Eighteen states and the District of Columbia have now decriminalized or legalized marijuana for at least some purposes. You hear a lot about the conflict between these state laws and the federal statute criminalizing the sale and possession of marijuana. But since the Justice Department isn’t consistently coming after marijuana sellers, the more immediate problem for many of them is federal tax law. “The federal tax situation is the biggest threat to businesses and could push the entire industry underground,” the leading trade publication for the marijuana industry reports.
Here’s why: Ordinary businesses are taxed by subtracting their business expenses from their gross revenue to arrive at their net income, or profit. That amount is subject to tax. By contrast, sellers of controlled substances—in other words, drugs, including marijuana—are not permitted to deduct any ordinary business expenses other than the cost of the goods they are selling. That’s because of section 280E of the federal tax code, which Congress enacted in the 1980s to punish drug dealers. The provision was largely symbolic for decades, since few drug dealers filed income tax forms. But now, state-licensed marijuana sellers must pay federal taxes not only on their profits but also on the money they spend on salaries, rent, advertising, and all the other expenses related to running a business. In fact, it is conceivable that section 280E could require a business to pay more in tax than its total profits for the year.
I teach tax law, and I have a solution: Marijuana sellers should operate as nonprofit “social welfare organizations.” To qualify for a federal tax exemption, a social welfare organization must have as its primary purpose the promotion of the common good and general welfare of the people in its neighborhood or community. Currently, many social welfare organizations operate businesses in poor and distressed neighborhoods, providing jobs and job-training for residents and improving the conditions for economic development. For example, Homeboy Industries is a tax-exempt nonprofit that trains and employs former gang members in Los Angeles to work in a bakery, a café, and a retail store.
If a state-licensed marijuana seller were to incorporate as a social welfare organization, it could make the case that it planned to operate primarily to improve the conditions of a neighborhood formerly blighted by illegal marijuana sales. The street sale of marijuana is associated with increased violence and property crime in a neighborhood, even if illegal marijuana markets are not as pervasively linked to drug-related violence as markets for harder drugs, An organization that sold marijuana legally at a competitive price in a clean, well-lit storefront could take business away from illicit marijuana dealers. If it also trained and employed neighborhood kids who might otherwise become drug runners, it should easily meet the definition of a social welfare organization. Which would free it from the burden of section 280E.
Some sellers of medical marijuana have tried to avoid section 280E by arguing that they are charities—exempt from income tax under section 501(c)(3)—because they promote health. But the Internal Revenue Service has denied 501(c)(3) status to marijuana sellers, arguing that because of a rule called the “public policy doctrine,” they can’t qualify as a charity because they exist for a purpose that is illegal or contrary to a well-established public policy.

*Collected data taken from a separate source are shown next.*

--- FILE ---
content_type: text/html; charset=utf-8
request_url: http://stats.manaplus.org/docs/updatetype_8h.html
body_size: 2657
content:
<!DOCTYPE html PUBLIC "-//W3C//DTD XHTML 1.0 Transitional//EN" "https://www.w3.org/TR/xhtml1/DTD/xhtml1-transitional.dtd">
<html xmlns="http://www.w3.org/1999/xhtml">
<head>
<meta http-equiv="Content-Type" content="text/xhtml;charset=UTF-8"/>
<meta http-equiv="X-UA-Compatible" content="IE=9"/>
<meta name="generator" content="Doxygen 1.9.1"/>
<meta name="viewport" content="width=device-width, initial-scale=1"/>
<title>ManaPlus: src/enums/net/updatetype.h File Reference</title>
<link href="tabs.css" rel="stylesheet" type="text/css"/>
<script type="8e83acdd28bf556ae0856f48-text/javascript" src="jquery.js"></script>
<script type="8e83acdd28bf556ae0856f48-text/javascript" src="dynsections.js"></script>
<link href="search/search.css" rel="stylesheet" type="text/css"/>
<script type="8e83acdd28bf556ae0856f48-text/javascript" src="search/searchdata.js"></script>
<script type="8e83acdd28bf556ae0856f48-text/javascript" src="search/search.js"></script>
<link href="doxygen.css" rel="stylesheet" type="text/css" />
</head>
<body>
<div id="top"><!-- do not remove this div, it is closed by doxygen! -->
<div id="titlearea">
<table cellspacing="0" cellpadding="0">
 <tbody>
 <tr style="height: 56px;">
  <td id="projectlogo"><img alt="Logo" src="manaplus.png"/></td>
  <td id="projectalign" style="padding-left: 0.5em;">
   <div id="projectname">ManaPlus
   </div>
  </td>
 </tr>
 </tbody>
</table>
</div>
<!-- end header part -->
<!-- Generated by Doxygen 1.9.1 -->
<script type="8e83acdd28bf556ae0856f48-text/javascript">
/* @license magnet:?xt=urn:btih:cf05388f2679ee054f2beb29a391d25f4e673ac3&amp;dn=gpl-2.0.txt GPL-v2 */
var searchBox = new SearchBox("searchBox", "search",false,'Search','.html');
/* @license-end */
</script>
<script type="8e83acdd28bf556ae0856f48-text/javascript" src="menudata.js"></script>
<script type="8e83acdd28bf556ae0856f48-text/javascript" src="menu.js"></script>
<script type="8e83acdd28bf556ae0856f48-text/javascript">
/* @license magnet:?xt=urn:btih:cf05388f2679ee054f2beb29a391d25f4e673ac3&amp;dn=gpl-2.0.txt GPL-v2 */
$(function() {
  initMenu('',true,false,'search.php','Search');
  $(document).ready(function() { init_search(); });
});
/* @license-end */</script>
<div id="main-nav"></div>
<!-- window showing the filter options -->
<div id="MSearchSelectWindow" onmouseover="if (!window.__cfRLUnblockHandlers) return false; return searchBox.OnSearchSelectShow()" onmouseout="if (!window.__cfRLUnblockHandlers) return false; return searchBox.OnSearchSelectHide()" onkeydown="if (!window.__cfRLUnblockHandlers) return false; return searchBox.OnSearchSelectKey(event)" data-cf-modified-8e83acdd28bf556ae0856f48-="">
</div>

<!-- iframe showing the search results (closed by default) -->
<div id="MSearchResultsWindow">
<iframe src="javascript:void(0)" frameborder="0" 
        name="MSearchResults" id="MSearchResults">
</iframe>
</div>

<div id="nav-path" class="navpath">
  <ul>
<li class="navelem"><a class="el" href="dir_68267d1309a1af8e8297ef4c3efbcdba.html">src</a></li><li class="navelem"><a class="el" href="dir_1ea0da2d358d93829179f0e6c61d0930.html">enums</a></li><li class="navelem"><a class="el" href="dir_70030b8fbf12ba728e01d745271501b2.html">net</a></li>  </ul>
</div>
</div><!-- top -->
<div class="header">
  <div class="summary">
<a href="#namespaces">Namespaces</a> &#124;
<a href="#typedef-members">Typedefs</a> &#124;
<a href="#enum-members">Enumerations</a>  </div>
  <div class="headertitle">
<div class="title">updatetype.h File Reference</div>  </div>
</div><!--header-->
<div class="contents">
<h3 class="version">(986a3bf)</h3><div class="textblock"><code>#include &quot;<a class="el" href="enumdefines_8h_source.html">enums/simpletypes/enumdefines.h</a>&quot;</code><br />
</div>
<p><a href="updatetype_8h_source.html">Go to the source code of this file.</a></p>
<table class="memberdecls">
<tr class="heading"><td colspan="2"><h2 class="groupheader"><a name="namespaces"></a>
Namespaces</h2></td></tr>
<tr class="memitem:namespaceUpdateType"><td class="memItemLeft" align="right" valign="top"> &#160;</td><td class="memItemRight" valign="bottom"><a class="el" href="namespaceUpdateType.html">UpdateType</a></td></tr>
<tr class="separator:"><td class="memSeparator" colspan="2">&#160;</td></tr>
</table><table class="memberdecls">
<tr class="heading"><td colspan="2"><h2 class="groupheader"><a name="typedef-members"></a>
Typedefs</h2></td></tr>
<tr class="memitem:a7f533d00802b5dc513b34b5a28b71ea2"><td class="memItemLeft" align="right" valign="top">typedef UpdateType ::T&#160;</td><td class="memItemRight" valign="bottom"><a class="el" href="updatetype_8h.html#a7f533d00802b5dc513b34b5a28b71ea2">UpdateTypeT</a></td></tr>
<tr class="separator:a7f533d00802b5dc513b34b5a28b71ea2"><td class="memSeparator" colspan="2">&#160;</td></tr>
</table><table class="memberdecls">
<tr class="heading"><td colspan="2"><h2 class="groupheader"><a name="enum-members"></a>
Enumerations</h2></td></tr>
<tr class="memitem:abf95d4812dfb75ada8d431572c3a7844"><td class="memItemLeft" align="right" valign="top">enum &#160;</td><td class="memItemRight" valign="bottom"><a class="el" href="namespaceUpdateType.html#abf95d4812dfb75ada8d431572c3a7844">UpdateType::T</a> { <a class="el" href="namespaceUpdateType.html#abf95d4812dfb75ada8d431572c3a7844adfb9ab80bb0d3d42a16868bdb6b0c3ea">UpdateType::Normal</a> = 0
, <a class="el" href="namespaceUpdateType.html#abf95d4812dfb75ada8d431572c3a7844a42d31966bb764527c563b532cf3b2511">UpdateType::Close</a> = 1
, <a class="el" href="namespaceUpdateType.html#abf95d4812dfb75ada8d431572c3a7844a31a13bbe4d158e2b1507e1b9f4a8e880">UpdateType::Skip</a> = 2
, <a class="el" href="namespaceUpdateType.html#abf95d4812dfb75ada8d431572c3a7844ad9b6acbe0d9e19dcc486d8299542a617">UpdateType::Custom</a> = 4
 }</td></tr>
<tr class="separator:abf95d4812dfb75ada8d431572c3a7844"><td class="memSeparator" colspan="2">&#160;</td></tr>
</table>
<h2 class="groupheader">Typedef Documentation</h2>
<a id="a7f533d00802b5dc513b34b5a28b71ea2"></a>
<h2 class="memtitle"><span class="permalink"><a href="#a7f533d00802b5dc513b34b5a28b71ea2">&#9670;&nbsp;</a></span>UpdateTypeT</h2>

The tax exemption for social welfare organizations comes from another provision of tax law, Section 501(c)(4). I know of no marijuana seller that has applied for this type of exemption yet, which is a shame, because the public policy doctrine only applies to section 501(c)(3) organizations. Groups that fall under 501(c)(4) are not charities. These social welfare organizations were in the news during the 2012 campaign because—unlike charities—they are permitted to run campaign ads. (Think Karl Rove’s Crossroads GPS, the Koch brothers’ Americans for Prosperity, and Barack Obama’s Organizing for Action.) These organizations can’t receive tax-deductible contributions the way charities can, so there are fewer restrictions on the types of activities they can engage in.
I realize that it is counterintuitive to think that an organization whose purpose is illegal under federal law could be recognized by the IRS as tax exempt. The IRS may not go for it. But for the reasons I lay out in more detail in this paper they should. There is no legal reason not to recognize a marijuana seller as tax exempt, so long as it improves a neighborhood blighted by drugs and provides economic opportunities for the kids who live there.
States that legalized marijuana presumably want the neighborhood benefits that come with cutting back on street trade. They also want to raise revenue by taxing marijuana sales. If marijuana sellers were operated as social welfare organizations, they could duck the draconian taxes of section 280E, but states and cities could still collect their own taxes. And the sellers would have a lot more money to pay them.
Eventually, it probably makes sense for Congress to repeal section 280E and treat marijuana sellers the same as any other business. If the states want to legalize and regulate marijuana, the federal government shouldn’t use the tax code to interfere. But until that question is settled, avoiding section 280E by operating as a social welfare organization will allow a neighborhood-based seller to be at the forefront of the legalization experiment—while furthering the interests of the local community. All it takes is a few visionary nonprofit entrepreneurs, and an IRS not afraid to do the right thing.